------ TRECHO DO TEXTO
Luiz Marinho
Marcelo Camargo/Agência Brasil
Resumo
Declaração do ministro do Trabalho e Emprego, Luiz Marinho, indica expectativa de manutenção ou aumento do saldo de empregos formais em 2026 em comparação com 2025, condicionado ao desempenho econômico mensal.
Dados do Cadastro Geral de Empregados e Desempregados (Caged) mostram abertura líquida de 1.279.498 vagas em 2025 e criação de 112.334 postos de trabalho formal em janeiro de 2026.
Relação entre emprego e atividade econômica é destacada por Marinho, que defende redução da taxa Selic pelo Banco Central e alerta para possíveis impactos negativos de decisões políticas e fatores externos no ambiente econômico.
O ministro do Trabalho e Emprego, Luiz Marinho, afirmou nesta terça-feira (3) que o saldo de empregos com carteira assinada em 2026 deve ficar no mesmo nível ou até superar o resultado registrado em 2025. “Eu enxergo que o saldo do ano passado pode se repetir esse ano, até com viés de crescimento, vai depender da circunstância do que a economia vai se comportar mês a mês”, declarou.
Em 2025, o mercado formal acumulou abertura líquida de 1.279.498 vagas, segundo dados do Cadastro Geral de Empregados e Desempregados (Caged). Já em janeiro de 2026, foram criados 112.334 postos de trabalho com carteira assinada, informou a pasta.
Marinho destacou que o desempenho do emprego está diretamente ligado ao ritmo da atividade econômica ao longo do ano e voltou a defender a redução da taxa básica de juros pelo Banco Central do Brasil.
O ministro disse esperar cortes na Selic ainda este ano, mas ponderou que o cenário pode mudar, especialmente em razão de fatores externos. Segundo ele, é necessário acompanhar atentamente o ambiente econômico no Brasil e no exterior, diante de conflitos e decisões políticas que podem afetar o quadro. “Nós sabemos dessas dificuldades que se impõem a partir de uma decisão maluca lá fora, ou uma decisão maluca no Congresso, enfim, qualquer decisão maluca interfere de forma a piorar o cenário”, afirmou.
------------
Com base na notícia sobre o emprego formal, responda:
(a) Qual foi a abertura líquida de vagas no mercado formal em 2025, segundo o Caged?
(b) Quantos postos com carteira assinada foram criados em janeiro de 2026?
(c) Que medida do Banco Central do Brasil Marinho voltou a defender?
------ MATERIAL FORNECIDO
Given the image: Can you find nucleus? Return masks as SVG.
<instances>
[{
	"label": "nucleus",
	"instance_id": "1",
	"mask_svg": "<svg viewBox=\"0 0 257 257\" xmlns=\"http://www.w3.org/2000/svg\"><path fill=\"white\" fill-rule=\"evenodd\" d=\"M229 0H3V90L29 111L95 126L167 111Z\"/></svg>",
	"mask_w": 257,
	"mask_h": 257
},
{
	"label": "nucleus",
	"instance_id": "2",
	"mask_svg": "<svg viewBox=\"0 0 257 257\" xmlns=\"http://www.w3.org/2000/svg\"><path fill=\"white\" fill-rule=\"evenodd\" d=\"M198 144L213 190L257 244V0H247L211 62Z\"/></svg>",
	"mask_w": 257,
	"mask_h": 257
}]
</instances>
------------
[RESOLUÇÃO]:
(a) 1.279.498 vagas.
(b) 112.334 postos.
(c) A redução da taxa básica de juros (Selic).